---- Data extract

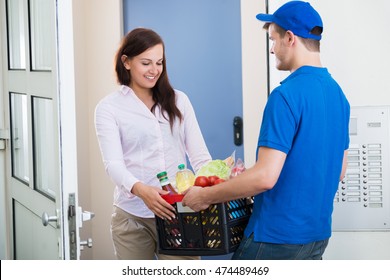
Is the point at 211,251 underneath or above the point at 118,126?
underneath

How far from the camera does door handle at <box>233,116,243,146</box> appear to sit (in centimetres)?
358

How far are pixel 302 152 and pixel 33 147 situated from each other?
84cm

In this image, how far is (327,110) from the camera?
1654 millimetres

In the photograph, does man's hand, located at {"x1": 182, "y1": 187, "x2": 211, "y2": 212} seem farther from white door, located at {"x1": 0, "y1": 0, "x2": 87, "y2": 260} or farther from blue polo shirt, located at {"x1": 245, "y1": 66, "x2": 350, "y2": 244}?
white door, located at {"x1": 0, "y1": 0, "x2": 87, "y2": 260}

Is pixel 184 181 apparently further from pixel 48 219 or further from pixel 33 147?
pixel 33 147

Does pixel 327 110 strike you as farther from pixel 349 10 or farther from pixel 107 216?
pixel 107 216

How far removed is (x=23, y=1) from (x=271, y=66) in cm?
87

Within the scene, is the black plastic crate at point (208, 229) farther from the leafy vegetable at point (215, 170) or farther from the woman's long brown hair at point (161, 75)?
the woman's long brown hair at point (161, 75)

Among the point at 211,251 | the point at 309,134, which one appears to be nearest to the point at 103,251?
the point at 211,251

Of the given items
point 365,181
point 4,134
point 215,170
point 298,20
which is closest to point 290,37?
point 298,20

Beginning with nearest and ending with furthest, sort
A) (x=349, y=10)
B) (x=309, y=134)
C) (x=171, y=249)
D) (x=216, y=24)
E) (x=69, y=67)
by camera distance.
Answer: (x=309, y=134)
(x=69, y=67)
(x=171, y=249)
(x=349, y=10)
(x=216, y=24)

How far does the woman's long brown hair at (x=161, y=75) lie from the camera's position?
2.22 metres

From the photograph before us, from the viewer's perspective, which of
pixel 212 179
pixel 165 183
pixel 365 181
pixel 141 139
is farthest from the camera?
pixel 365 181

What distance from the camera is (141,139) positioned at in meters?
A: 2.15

--------
---- Data extract

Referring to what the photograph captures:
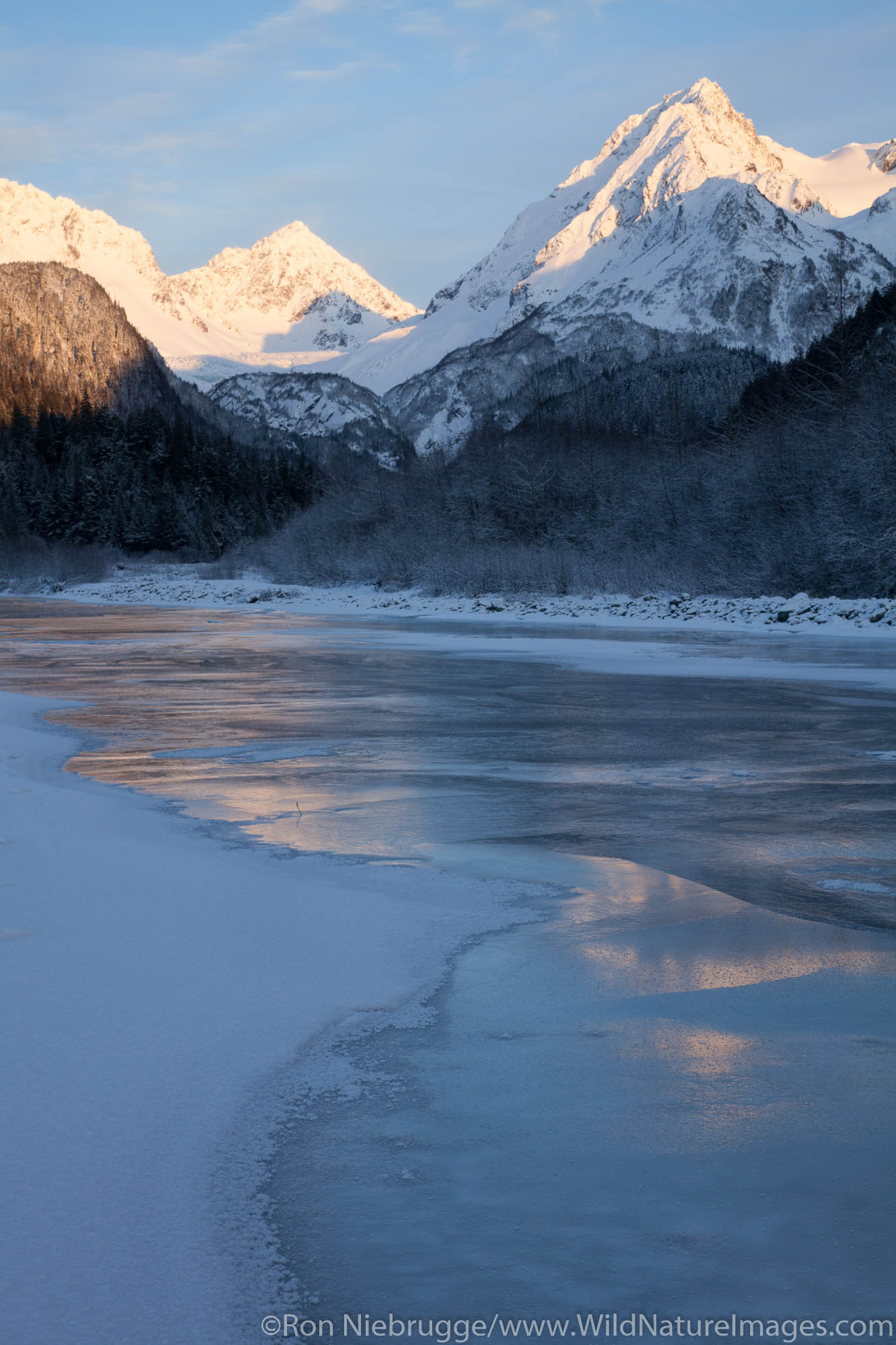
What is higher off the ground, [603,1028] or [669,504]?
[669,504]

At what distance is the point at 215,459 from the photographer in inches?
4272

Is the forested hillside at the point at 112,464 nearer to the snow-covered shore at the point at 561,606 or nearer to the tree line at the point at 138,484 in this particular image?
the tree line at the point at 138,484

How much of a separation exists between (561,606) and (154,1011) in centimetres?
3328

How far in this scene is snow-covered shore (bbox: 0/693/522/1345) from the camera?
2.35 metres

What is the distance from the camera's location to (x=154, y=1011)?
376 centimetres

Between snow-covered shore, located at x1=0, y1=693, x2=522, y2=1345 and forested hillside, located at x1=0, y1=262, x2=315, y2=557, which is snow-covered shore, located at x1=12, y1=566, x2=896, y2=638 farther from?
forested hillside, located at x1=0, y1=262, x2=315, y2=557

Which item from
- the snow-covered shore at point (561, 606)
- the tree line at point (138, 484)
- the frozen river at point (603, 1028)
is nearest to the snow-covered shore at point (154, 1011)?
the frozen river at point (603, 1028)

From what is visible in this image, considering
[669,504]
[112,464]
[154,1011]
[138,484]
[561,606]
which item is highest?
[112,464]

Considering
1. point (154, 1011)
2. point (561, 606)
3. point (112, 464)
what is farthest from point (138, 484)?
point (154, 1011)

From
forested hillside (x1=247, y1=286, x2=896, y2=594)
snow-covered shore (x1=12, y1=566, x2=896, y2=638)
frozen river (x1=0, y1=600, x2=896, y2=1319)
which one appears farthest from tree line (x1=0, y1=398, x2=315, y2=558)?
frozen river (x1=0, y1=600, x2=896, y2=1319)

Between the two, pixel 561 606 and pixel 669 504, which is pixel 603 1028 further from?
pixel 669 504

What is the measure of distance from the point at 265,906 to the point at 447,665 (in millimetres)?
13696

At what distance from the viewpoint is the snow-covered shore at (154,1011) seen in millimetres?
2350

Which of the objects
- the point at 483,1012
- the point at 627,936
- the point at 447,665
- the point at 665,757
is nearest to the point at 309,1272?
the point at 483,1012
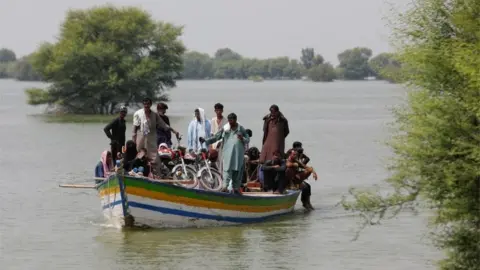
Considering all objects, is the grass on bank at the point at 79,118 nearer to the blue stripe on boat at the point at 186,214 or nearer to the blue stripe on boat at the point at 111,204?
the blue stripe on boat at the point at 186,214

--------
---- Data extract

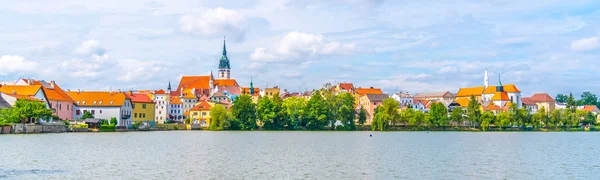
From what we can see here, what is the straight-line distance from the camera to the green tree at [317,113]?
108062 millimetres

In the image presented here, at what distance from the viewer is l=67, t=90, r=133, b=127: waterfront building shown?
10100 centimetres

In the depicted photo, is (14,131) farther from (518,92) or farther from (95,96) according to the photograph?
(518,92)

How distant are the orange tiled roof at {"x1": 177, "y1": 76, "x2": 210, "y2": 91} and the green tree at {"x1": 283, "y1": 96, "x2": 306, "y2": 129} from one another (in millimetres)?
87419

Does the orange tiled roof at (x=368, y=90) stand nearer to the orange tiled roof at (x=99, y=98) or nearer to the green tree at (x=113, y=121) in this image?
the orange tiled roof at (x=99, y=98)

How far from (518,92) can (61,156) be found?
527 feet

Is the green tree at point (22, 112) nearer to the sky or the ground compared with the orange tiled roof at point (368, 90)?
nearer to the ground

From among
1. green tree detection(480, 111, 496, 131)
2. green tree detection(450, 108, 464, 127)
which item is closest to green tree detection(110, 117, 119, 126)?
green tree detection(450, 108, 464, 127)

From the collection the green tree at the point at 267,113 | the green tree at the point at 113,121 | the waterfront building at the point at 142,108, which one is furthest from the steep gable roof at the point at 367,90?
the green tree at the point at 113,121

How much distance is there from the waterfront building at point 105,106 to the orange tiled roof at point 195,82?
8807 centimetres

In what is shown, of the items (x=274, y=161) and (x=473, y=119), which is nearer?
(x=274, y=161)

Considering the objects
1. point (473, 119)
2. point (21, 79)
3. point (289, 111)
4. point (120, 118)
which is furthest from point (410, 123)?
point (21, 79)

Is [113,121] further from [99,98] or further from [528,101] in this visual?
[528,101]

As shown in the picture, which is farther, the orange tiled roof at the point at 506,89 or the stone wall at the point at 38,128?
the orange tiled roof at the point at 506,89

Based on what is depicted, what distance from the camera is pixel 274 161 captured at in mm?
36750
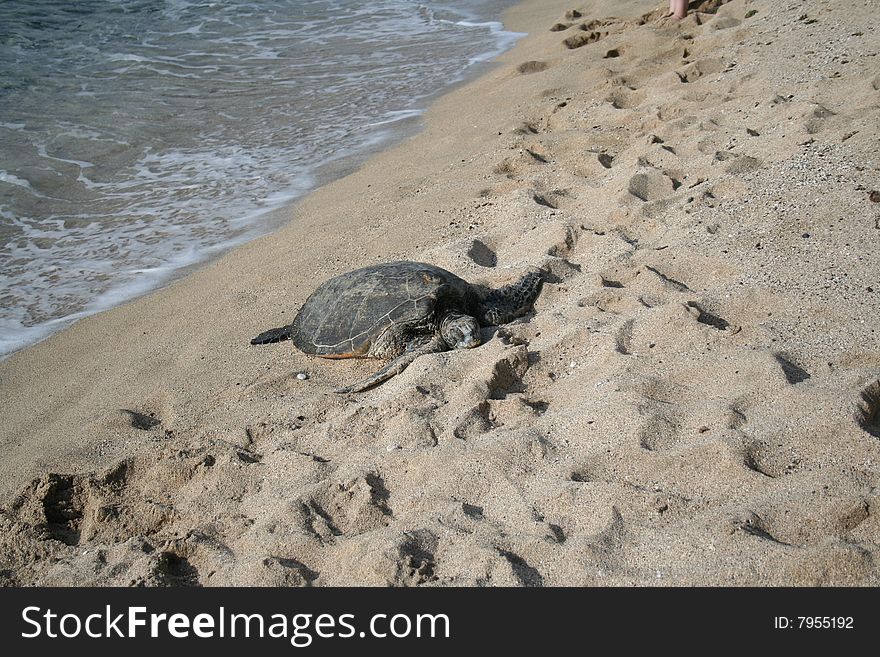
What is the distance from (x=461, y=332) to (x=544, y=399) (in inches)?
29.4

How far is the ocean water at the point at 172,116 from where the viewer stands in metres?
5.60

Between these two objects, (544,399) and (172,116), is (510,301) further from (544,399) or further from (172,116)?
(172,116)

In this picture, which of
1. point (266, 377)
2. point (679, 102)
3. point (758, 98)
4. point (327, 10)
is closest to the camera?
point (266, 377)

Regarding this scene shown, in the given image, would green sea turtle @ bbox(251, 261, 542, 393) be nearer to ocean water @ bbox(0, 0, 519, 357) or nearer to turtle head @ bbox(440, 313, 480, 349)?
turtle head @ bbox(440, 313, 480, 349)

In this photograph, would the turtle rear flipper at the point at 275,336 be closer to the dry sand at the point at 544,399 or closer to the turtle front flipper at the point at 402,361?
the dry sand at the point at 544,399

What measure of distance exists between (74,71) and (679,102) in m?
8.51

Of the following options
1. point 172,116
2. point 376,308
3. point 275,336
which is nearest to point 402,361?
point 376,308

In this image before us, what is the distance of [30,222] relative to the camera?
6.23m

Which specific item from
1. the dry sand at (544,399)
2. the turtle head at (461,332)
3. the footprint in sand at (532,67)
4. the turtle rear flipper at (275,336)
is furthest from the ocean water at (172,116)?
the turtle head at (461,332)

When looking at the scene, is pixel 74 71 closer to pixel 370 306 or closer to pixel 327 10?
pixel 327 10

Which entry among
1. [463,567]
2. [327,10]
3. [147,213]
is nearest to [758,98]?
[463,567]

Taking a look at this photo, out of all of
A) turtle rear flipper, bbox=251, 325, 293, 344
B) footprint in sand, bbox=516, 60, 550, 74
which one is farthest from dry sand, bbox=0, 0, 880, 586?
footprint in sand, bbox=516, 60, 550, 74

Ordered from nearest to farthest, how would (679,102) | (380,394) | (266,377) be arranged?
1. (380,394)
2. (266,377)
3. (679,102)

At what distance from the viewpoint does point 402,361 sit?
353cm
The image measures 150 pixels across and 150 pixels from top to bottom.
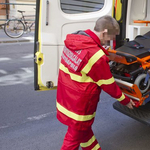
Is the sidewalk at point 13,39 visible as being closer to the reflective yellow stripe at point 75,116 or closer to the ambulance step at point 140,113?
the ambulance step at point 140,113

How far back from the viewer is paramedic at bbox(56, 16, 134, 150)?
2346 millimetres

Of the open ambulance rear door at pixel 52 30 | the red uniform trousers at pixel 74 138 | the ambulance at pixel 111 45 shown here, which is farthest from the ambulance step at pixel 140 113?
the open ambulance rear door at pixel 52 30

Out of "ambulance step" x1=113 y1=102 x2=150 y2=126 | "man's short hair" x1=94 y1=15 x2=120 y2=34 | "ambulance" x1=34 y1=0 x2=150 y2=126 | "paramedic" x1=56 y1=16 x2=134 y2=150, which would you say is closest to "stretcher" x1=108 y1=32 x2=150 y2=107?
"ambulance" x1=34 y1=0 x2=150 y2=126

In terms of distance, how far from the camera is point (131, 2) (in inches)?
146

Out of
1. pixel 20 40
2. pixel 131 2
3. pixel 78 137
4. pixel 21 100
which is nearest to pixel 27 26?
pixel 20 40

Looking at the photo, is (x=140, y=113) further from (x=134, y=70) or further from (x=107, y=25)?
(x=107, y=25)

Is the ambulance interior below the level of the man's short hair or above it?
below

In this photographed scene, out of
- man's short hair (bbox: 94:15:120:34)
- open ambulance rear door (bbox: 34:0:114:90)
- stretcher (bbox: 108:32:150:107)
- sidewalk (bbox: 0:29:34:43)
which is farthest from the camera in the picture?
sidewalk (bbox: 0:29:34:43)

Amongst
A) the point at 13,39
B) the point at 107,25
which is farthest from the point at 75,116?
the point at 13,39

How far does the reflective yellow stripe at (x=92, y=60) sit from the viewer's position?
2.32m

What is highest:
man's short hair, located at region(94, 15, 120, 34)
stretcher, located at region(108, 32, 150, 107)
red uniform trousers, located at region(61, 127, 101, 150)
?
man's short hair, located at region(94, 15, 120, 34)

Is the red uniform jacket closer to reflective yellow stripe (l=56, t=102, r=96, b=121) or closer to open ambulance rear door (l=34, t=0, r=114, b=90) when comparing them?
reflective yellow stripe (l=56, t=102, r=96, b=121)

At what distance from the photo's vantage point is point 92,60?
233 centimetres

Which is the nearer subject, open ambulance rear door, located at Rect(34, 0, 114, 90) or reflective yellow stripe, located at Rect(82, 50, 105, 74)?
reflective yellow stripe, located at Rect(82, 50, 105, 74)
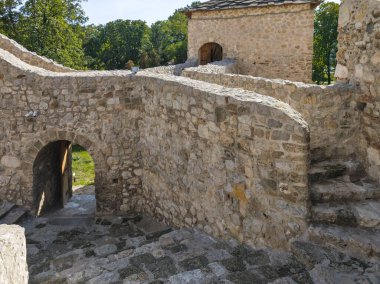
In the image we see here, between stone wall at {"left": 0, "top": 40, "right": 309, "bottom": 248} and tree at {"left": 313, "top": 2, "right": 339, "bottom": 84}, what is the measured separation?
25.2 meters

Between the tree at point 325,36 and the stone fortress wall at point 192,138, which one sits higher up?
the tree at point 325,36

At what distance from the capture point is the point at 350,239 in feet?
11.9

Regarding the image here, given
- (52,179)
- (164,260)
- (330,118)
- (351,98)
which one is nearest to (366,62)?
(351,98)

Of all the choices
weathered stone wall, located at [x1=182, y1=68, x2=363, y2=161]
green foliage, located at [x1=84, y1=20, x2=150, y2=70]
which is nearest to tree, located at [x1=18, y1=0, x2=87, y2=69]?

--------

What the task asks: Rewrite the records between the line containing "Is the point at 211,251" and the line containing "1654 millimetres", inclusive, as a numbered list with the blank lines omitted.

Solution:
1. Is the point at 211,251 underneath or above the point at 118,126?
2. underneath
3. How far from the camera does door handle at <box>233,116,243,146</box> appear to sit (in centimetres)?
4. 358
5. How far are pixel 302 152 and pixel 33 147 situated from each other?
6. 84cm
7. In this image, how far is (327,110) from the camera?
8. 1654 millimetres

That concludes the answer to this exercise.